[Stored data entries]
——
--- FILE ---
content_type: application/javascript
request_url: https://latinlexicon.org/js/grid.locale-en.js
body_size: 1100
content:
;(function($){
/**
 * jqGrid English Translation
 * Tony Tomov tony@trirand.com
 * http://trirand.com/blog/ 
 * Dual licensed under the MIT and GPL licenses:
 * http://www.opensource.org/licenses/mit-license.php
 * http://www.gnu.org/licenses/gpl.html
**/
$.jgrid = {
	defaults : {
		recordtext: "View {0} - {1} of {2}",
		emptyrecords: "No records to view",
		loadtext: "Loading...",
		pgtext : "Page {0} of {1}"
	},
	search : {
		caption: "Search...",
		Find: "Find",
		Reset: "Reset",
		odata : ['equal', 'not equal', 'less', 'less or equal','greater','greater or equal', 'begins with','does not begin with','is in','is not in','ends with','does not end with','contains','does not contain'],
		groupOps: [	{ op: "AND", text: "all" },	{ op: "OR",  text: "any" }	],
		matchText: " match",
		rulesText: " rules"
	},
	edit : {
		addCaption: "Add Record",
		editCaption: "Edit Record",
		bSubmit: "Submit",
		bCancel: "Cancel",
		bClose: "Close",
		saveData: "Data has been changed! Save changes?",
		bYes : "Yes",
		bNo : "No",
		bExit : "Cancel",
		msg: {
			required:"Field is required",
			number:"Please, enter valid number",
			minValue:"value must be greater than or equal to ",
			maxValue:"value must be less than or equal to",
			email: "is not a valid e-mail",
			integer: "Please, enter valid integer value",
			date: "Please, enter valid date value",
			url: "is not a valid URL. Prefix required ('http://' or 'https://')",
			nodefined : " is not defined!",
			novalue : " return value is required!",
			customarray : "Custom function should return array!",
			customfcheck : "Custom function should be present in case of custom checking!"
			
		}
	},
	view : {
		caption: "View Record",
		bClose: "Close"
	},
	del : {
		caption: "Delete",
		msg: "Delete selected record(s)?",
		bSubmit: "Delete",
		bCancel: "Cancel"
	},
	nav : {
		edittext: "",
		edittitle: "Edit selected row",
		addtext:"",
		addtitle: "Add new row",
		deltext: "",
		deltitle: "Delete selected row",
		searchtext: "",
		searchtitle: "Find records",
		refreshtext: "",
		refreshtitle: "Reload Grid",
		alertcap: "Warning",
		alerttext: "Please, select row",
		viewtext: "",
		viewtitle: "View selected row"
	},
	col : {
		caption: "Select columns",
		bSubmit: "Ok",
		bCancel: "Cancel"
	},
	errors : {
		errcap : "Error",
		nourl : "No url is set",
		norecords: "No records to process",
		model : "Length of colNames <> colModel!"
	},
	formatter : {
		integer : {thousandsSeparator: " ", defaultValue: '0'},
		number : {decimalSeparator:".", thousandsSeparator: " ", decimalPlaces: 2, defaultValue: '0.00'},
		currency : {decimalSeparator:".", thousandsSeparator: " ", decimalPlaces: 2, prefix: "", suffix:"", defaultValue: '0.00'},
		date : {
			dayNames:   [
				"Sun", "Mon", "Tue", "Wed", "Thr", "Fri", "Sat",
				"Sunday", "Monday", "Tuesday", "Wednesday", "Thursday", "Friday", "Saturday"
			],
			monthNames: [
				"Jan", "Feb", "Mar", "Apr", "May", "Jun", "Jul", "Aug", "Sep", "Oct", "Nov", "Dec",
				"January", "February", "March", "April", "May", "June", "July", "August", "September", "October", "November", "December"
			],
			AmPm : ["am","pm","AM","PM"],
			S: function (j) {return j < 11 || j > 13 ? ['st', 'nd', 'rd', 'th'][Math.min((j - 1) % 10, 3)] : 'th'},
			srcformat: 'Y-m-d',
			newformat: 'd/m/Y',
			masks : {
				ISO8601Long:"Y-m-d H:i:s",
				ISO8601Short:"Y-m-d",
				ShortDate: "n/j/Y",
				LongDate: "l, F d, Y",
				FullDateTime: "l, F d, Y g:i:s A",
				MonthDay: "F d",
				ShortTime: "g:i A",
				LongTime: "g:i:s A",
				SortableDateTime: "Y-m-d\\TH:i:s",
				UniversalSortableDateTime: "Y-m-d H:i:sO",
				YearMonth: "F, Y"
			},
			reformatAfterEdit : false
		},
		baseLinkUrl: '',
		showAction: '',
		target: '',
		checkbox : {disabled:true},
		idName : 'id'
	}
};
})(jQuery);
——
▶ [Task] The full set of records must be output again exactly.

▶ [Exercise output]
--- FILE ---
content_type: application/javascript
request_url: https://latinlexicon.org/js/grid.locale-en.js
body_size: 1100
content:
;(function($){
/**
 * jqGrid English Translation
 * Tony Tomov tony@trirand.com
 * http://trirand.com/blog/ 
 * Dual licensed under the MIT and GPL licenses:
 * http://www.opensource.org/licenses/mit-license.php
 * http://www.gnu.org/licenses/gpl.html
**/
$.jgrid = {
	defaults : {
		recordtext: "View {0} - {1} of {2}",
		emptyrecords: "No records to view",
		loadtext: "Loading...",
		pgtext : "Page {0} of {1}"
	},
	search : {
		caption: "Search...",
		Find: "Find",
		Reset: "Reset",
		odata : ['equal', 'not equal', 'less', 'less or equal','greater','greater or equal', 'begins with','does not begin with','is in','is not in','ends with','does not end with','contains','does not contain'],
		groupOps: [	{ op: "AND", text: "all" },	{ op: "OR",  text: "any" }	],
		matchText: " match",
		rulesText: " rules"
	},
	edit : {
		addCaption: "Add Record",
		editCaption: "Edit Record",
		bSubmit: "Submit",
		bCancel: "Cancel",
		bClose: "Close",
		saveData: "Data has been changed! Save changes?",
		bYes : "Yes",
		bNo : "No",
		bExit : "Cancel",
		msg: {
			required:"Field is required",
			number:"Please, enter valid number",
			minValue:"value must be greater than or equal to ",
			maxValue:"value must be less than or equal to",
			email: "is not a valid e-mail",
			integer: "Please, enter valid integer value",
			date: "Please, enter valid date value",
			url: "is not a valid URL. Prefix required ('http://' or 'https://')",
			nodefined : " is not defined!",
			novalue : " return value is required!",
			customarray : "Custom function should return array!",
			customfcheck : "Custom function should be present in case of custom checking!"
			
		}
	},
	view : {
		caption: "View Record",
		bClose: "Close"
	},
	del : {
		caption: "Delete",
		msg: "Delete selected record(s)?",
		bSubmit: "Delete",
		bCancel: "Cancel"
	},
	nav : {
		edittext: "",
		edittitle: "Edit selected row",
		addtext:"",
		addtitle: "Add new row",
		deltext: "",
		deltitle: "Delete selected row",
		searchtext: "",
		searchtitle: "Find records",
		refreshtext: "",
		refreshtitle: "Reload Grid",
		alertcap: "Warning",
		alerttext: "Please, select row",
		viewtext: "",
		viewtitle: "View selected row"
	},
	col : {
		caption: "Select columns",
		bSubmit: "Ok",
		bCancel: "Cancel"
	},
	errors : {
		errcap : "Error",
		nourl : "No url is set",
		norecords: "No records to process",
		model : "Length of colNames <> colModel!"
	},
	formatter : {
		integer : {thousandsSeparator: " ", defaultValue: '0'},
		number : {decimalSeparator:".", thousandsSeparator: " ", decimalPlaces: 2, defaultValue: '0.00'},
		currency : {decimalSeparator:".", thousandsSeparator: " ", decimalPlaces: 2, prefix: "", suffix:"", defaultValue: '0.00'},
		date : {
			dayNames:   [
				"Sun", "Mon", "Tue", "Wed", "Thr", "Fri", "Sat",
				"Sunday", "Monday", "Tuesday", "Wednesday", "Thursday", "Friday", "Saturday"
			],
			monthNames: [
				"Jan", "Feb", "Mar", "Apr", "May", "Jun", "Jul", "Aug", "Sep", "Oct", "Nov", "Dec",
				"January", "February", "March", "April", "May", "June", "July", "August", "September", "October", "November", "December"
			],
			AmPm : ["am","pm","AM","PM"],
			S: function (j) {return j < 11 || j > 13 ? ['st', 'nd', 'rd', 'th'][Math.min((j - 1) % 10, 3)] : 'th'},
			srcformat: 'Y-m-d',
			newformat: 'd/m/Y',
			masks : {
				ISO8601Long:"Y-m-d H:i:s",
				ISO8601Short:"Y-m-d",
				ShortDate: "n/j/Y",
				LongDate: "l, F d, Y",
				FullDateTime: "l, F d, Y g:i:s A",
				MonthDay: "F d",
				ShortTime: "g:i A",
				LongTime: "g:i:s A",
				SortableDateTime: "Y-m-d\\TH:i:s",
				UniversalSortableDateTime: "Y-m-d H:i:sO",
				YearMonth: "F, Y"
			},
			reformatAfterEdit : false
		},
		baseLinkUrl: '',
		showAction: '',
		target: '',
		checkbox : {disabled:true},
		idName : 'id'
	}
};
})(jQuery);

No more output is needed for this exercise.